TASK TO CARRY OUT —
Reproduce the part of the puppetry text below between "Finger puppets are exactly" and "fancy finger puppets.", inclusive, word for word.

TEXT EXCERPT —
----------------------------------------
When you hear the word “puppet”, you probably think of of sock puppets, Jim Henson’s Muppets, or puppets on strings like Pinocchio.


Pam Severns types of puppets neon

But the world of puppetry is SO much more vast than you probably realize!


Puppets come in all sorts of shapes, sizes and kinds and it’s an art form that charms both children and adults.


It’s an art form that's been around for thousands of years. There is even evidence of the ancient Egyptian use of puppets.


Here is an overview of the many types of puppetry in the world.


First of all, What IS a puppet?


A puppet is an object that is given agency by the person controlling it; the puppeteer.


This means the puppet has its own goals, makes its own choices, and seems to operate independently of the puppeteer.



Most types of puppetry can be categorized into these categories -



Hand Puppets


The most thought-of type of puppet, the one most people go to immediately when they think of puppets, is … dun dun dun … the hand puppet.


Puppetry, in general, includes the use of the hands, so naturally hand puppets are the most common type of puppet.


There are many types of hand puppets.


We’ll go from the simplest to the most complex type of hand puppet.


Finger puppets


Finger puppets are exactly what they sound like - puppets that go on your fingers!


Used most often in children’s theater, finger puppets are not the most versatile of puppets in terms of movement.


But they are cute.


types of puppets finger puppets

The popular one-of-a-kind puppets that Barnaby Dixon creates could be called finger puppets. Really, really fancy finger puppets.


But more commonly finger puppets are little fabric tubes that go on your fingers, or even more simply a face drawn on the tips of the fingers.



Peepers Puppets


When you're new to puppetry, peepers are one of the simplest ways to learn puppetry.


Peepers were invented by the amazing puppeteer Hobey Ford and are simple eyeballs that you put on your hands.


Simple, cute, and effective.


Lejo is an adorable example of Peepers put to good use.



Glove Puppets


A glove puppet is a hand puppet that involves full use of the hand.


The head of the puppet uses the middle two or three fingers, and the arms of the puppet are operated with the outer fingers - the thumb and pinky (or thumb and pinky + ring finger, depending on your puppeteering style).


hand puppet types of puppets

Examples of glove puppets:


Greg the Bunny is a glove puppet.


Sock puppets are glove puppets without arms (if you add arms they’re probably operated with sticks, then you have yourself a hand-and-rod puppet)


Punch and Judy, the historic and wildly misogynistic duo, are glove puppets with carved heads.


Most puppets intended for small children are also glove puppets.



types of puppets
A glove puppet in the wild


Hand-and-Rod Puppets


The most famous puppet (of all time?) Kermit the Frog is a hand-and-rod puppet. The very popular Randy Feltface is also a hand-and-rod puppet.


Hand-and-rod puppetry is exactly what it sounds like - your hand and a couple of rods.


The head is operated by one hand, the arms are operated by rods or sticks held in the other hand like chopsticks.


types of puppets learn puppetry
Jim Henson and Kermit the Frog

The operation and synchronizing of the head and arms takes a lot of practice, but once you really get good at operating arm rods you can do anything.


And it feels pretty cool.


Puppeteering is just like playing an instrument, and coordinating the control of a hand-and-rod puppet (and if for TV and film - while looking at a monitor) while making it look organic and alive is the best example of this.
----------------------------------------
EXERCISE DATA —

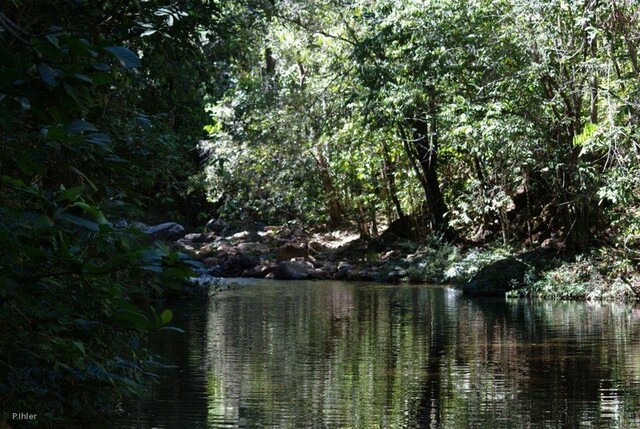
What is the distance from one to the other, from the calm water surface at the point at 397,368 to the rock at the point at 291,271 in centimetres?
735

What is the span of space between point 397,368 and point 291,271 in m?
15.1

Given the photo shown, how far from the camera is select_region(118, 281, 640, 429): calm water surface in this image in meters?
7.12

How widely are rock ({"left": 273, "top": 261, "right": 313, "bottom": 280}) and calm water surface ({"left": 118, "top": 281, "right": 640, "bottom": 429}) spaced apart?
7348mm

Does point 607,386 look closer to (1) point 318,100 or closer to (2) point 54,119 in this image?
(2) point 54,119

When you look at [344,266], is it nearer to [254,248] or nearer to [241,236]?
[254,248]

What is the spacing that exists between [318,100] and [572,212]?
866 cm

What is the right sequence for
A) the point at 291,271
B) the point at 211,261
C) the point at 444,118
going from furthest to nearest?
1. the point at 211,261
2. the point at 291,271
3. the point at 444,118

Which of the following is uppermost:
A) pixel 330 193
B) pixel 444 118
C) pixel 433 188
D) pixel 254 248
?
pixel 444 118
----------------------------------------
FINAL ANSWER —
Finger puppets are exactly what they sound like - puppets that go on your fingers!


Used most often in children’s theater, finger puppets are not the most versatile of puppets in terms of movement.


But they are cute.


types of puppets finger puppets

The popular one-of-a-kind puppets that Barnaby Dixon creates could be called finger puppets. Really, really fancy finger puppets.